Tasks are too granular. Projects are too permanent. What we need is something in between: a measurable objective spanning multiple tasks, with verification planning upfront.

A campaign is an objective that decomposes into multiple tasks with state that persists across sessions. The Planner thinks verification-first: "How will we prove this is done?" Then it queries memory for relevant precedent before decomposing the work.

The campaign flow

  1. Plan with verification-first thinking. "How will we prove this is done?"
  2. Query memory for relevant precedent.
  3. Delegate each task to the Router → Builder flow.
  4. Gate on workspace files. No workspace file = task isn't done.
  5. Reflect on failures via the Reflector.
  6. Synthesize cross-campaign patterns after completion.

Example session

# Simple task - routes to direct, no workspace
/ftl:ftl fix typo in README

# Complex task - routes to full, creates workspace
/ftl:ftl add user authentication

# Multi-task campaign
/ftl:ftl campaign implement OAuth with Google and GitHub

# Query what you've done before
/ftl:ftl query session handling

# Check status
/ftl:ftl status

# Mark a pattern as successful
/ftl:signal + #pattern/session-token-flow

# Find what touched a file
/ftl:impact src/auth/

Escalation as success

When a task fails, the Reflector classifies the problem:

  • Execution (code wrong) → RETRY with fix
  • Approach (design wrong) → RETRY with new strategy
  • Scope/Environment (external issue) → ESCALATE to human

The word "success" is doing important work here. Escalation isn't failure. It's the system working correctly. An agent that says "this is beyond my scope, here's what I tried" is more valuable than one that silently produces broken code.
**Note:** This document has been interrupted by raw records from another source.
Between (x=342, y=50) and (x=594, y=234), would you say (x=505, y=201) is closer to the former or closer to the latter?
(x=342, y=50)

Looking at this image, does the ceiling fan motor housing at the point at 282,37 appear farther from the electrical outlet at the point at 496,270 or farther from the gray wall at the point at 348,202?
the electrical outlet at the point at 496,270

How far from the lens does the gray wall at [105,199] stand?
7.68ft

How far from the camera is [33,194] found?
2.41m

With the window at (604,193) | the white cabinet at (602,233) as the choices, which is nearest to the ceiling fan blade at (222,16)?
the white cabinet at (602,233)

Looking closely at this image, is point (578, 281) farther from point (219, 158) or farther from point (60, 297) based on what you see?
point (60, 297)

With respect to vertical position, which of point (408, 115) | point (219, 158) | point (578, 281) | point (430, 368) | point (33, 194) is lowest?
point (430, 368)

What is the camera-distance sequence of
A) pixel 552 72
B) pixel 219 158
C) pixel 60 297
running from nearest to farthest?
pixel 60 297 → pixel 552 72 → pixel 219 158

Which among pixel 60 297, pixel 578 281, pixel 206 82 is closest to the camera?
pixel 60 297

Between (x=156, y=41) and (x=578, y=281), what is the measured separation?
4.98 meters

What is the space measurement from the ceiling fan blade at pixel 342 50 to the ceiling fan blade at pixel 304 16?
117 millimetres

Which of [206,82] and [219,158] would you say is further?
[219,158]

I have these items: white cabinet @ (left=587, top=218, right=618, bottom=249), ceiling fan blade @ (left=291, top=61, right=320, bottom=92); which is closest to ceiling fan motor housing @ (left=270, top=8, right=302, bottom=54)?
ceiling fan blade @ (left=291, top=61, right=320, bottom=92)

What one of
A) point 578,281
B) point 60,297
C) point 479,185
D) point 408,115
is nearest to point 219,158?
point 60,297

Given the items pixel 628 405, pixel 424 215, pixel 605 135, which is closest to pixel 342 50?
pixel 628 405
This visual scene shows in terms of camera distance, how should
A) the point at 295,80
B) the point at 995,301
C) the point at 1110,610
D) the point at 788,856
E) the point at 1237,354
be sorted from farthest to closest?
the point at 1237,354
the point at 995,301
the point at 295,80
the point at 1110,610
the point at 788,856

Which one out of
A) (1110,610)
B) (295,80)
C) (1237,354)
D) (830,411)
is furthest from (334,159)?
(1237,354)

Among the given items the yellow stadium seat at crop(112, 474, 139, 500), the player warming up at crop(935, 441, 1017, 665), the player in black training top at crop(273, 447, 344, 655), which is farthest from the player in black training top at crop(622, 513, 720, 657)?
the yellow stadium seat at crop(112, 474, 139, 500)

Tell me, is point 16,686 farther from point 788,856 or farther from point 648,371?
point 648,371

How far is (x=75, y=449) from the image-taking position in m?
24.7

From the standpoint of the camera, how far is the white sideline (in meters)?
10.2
I believe this is one of the most important principles for building reliable agents. The confidence to escalate is a feature.

When to use

Use ftl when:

  • Work should persist as precedent and compound over time
  • You want bounded, reviewable scope
  • Knowledge should build and evolve over sessions
  • Complex objectives need coordination

Skip ftl when:

  • Exploratory prototyping where you want the models to wander
  • Quick one-offs with no future value
  • Simple queries you'd ask Claude directly

Knowing when to reach for these tools - and when not to - is itself a skill.

Installation

# Add the crinzo-plugins marketplace
claude plugin marketplace add https://github.com/enzokro/crinzo-plugins

# Install ftl
claude plugin install ftl@crinzo-plugins

Or from inside of Claude Code:

/plugin marketplace add https://github.com/enzokro/crinzo-plugins
/plugin install ftl@crinzo-plugins

Conclusion

Opus 4.5 proved that agents can be true collaborators. What was missing was the architecture to let that collaboration compound.

ftl is one attempt at that architecture. Tasks that stay bounded. Memory that learns. Campaigns that persist across sessions.

The core insight is simple: context loss is an architecture problem, not a capability problem. If we structure knowledge to persist, it will persist. If we track what works, the system learns. If we create explicit boundaries, scope stays contained.

The models are ready. We just needed to build the scaffolding.